*WHAT YOU WILL DO*: The response must contain all of the entries, each one repeated exactly.

--- DATA FOR REVIEW Enclosed Below ---

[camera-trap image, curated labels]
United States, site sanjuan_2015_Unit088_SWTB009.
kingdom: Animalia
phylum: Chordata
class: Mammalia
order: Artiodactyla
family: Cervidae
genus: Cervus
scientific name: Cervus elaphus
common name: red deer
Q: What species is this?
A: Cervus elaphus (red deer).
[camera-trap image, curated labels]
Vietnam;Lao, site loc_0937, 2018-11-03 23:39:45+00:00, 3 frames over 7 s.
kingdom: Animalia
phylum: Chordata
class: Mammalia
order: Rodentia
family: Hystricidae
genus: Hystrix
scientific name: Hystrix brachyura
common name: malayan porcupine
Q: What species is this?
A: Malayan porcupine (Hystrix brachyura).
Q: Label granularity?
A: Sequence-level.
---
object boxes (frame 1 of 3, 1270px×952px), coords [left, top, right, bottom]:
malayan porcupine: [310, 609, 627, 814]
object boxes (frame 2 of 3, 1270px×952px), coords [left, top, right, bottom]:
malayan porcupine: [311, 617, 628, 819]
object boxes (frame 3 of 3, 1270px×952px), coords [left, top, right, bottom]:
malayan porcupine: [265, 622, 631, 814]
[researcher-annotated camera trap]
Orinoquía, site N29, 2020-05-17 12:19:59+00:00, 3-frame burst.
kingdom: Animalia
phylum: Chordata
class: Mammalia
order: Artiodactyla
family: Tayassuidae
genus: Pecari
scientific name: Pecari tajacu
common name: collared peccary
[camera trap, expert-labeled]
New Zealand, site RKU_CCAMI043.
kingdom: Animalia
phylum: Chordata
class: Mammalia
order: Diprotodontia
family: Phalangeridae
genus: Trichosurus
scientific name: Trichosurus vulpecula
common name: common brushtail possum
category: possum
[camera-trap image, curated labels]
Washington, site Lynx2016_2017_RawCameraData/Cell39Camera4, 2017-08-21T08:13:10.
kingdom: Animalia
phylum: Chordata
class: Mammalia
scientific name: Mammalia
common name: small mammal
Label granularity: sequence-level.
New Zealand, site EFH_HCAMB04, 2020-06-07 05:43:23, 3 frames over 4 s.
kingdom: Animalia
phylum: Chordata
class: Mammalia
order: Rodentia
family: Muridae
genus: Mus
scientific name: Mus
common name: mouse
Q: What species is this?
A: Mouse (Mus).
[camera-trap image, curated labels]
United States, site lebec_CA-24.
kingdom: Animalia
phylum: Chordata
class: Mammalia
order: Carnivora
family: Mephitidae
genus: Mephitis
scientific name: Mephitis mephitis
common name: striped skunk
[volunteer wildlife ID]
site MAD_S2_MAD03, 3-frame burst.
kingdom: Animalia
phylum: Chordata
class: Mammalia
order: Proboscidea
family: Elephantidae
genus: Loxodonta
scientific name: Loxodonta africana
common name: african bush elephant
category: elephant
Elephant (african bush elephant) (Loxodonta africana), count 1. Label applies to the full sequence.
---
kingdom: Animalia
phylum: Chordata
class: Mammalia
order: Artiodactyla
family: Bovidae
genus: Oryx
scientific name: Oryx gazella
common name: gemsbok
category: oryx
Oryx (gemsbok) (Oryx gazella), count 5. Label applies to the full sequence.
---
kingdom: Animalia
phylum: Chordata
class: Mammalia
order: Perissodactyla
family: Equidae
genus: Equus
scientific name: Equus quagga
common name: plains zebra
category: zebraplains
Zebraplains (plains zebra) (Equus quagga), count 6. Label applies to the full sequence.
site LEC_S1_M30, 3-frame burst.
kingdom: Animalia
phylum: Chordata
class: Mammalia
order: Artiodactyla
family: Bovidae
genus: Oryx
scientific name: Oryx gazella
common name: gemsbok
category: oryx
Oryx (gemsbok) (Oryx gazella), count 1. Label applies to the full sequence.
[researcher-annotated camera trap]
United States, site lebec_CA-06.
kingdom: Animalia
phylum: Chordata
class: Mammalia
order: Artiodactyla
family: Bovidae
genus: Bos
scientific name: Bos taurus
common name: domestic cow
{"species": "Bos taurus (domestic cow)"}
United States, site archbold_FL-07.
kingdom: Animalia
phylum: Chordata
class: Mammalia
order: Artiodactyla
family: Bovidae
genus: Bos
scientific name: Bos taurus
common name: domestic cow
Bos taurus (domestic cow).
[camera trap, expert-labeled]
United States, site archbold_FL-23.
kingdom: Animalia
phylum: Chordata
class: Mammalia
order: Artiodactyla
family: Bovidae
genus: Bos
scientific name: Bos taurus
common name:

--- End of Enclosed DATA FOR REVIEW ---

*SOLUTION FOR THIS TASK*:
[camera-trap image, curated labels]
United States, site sanjuan_2015_Unit088_SWTB009.
kingdom: Animalia
phylum: Chordata
class: Mammalia
order: Artiodactyla
family: Cervidae
genus: Cervus
scientific name: Cervus elaphus
common name: red deer
Q: What species is this?
A: Cervus elaphus (red deer).
[camera-trap image, curated labels]
Vietnam;Lao, site loc_0937, 2018-11-03 23:39:45+00:00, 3 frames over 7 s.
kingdom: Animalia
phylum: Chordata
class: Mammalia
order: Rodentia
family: Hystricidae
genus: Hystrix
scientific name: Hystrix brachyura
common name: malayan porcupine
Q: What species is this?
A: Malayan porcupine (Hystrix brachyura).
Q: Label granularity?
A: Sequence-level.
---
object boxes (frame 1 of 3, 1270px×952px), coords [left, top, right, bottom]:
malayan porcupine: [310, 609, 627, 814]
object boxes (frame 2 of 3, 1270px×952px), coords [left, top, right, bottom]:
malayan porcupine: [311, 617, 628, 819]
object boxes (frame 3 of 3, 1270px×952px), coords [left, top, right, bottom]:
malayan porcupine: [265, 622, 631, 814]
[researcher-annotated camera trap]
Orinoquía, site N29, 2020-05-17 12:19:59+00:00, 3-frame burst.
kingdom: Animalia
phylum: Chordata
class: Mammalia
order: Artiodactyla
family: Tayassuidae
genus: Pecari
scientific name: Pecari tajacu
common name: collared peccary
[camera trap, expert-labeled]
New Zealand, site RKU_CCAMI043.
kingdom: Animalia
phylum: Chordata
class: Mammalia
order: Diprotodontia
family: Phalangeridae
genus: Trichosurus
scientific name: Trichosurus vulpecula
common name: common brushtail possum
category: possum
[camera-trap image, curated labels]
Washington, site Lynx2016_2017_RawCameraData/Cell39Camera4, 2017-08-21T08:13:10.
kingdom: Animalia
phylum: Chordata
class: Mammalia
scientific name: Mammalia
common name: small mammal
Label granularity: sequence-level.
New Zealand, site EFH_HCAMB04, 2020-06-07 05:43:23, 3 frames over 4 s.
kingdom: Animalia
phylum: Chordata
class: Mammalia
order: Rodentia
family: Muridae
genus: Mus
scientific name: Mus
common name: mouse
Q: What species is this?
A: Mouse (Mus).
[camera-trap image, curated labels]
United States, site lebec_CA-24.
kingdom: Animalia
phylum: Chordata
class: Mammalia
order: Carnivora
family: Mephitidae
genus: Mephitis
scientific name: Mephitis mephitis
common name: striped skunk
[volunteer wildlife ID]
site MAD_S2_MAD03, 3-frame burst.
kingdom: Animalia
phylum: Chordata
class: Mammalia
order: Proboscidea
family: Elephantidae
genus: Loxodonta
scientific name: Loxodonta africana
common name: african bush elephant
category: elephant
Elephant (african bush elephant) (Loxodonta africana), count 1. Label applies to the full sequence.
---
kingdom: Animalia
phylum: Chordata
class: Mammalia
order: Artiodactyla
family: Bovidae
genus: Oryx
scientific name: Oryx gazella
common name: gemsbok
category: oryx
Oryx (gemsbok) (Oryx gazella), count 5. Label applies to the full sequence.
---
kingdom: Animalia
phylum: Chordata
class: Mammalia
order: Perissodactyla
family: Equidae
genus: Equus
scientific name: Equus quagga
common name: plains zebra
category: zebraplains
Zebraplains (plains zebra) (Equus quagga), count 6. Label applies to the full sequence.
site LEC_S1_M30, 3-frame burst.
kingdom: Animalia
phylum: Chordata
class: Mammalia
order: Artiodactyla
family: Bovidae
genus: Oryx
scientific name: Oryx gazella
common name: gemsbok
category: oryx
Oryx (gemsbok) (Oryx gazella), count 1. Label applies to the full sequence.
[researcher-annotated camera trap]
United States, site lebec_CA-06.
kingdom: Animalia
phylum: Chordata
class: Mammalia
order: Artiodactyla
family: Bovidae
genus: Bos
scientific name: Bos taurus
common name: domestic cow
{"species": "Bos taurus (domestic cow)"}
United States, site archbold_FL-07.
kingdom: Animalia
phylum: Chordata
class: Mammalia
order: Artiodactyla
family: Bovidae
genus: Bos
scientific name: Bos taurus
common name: domestic cow
Bos taurus (domestic cow).
[camera trap, expert-labeled]
United States, site archbold_FL-23.
kingdom: Animalia
phylum: Chordata
class: Mammalia
order: Artiodactyla
family: Bovidae
genus: Bos
scientific name: Bos taurus
common name:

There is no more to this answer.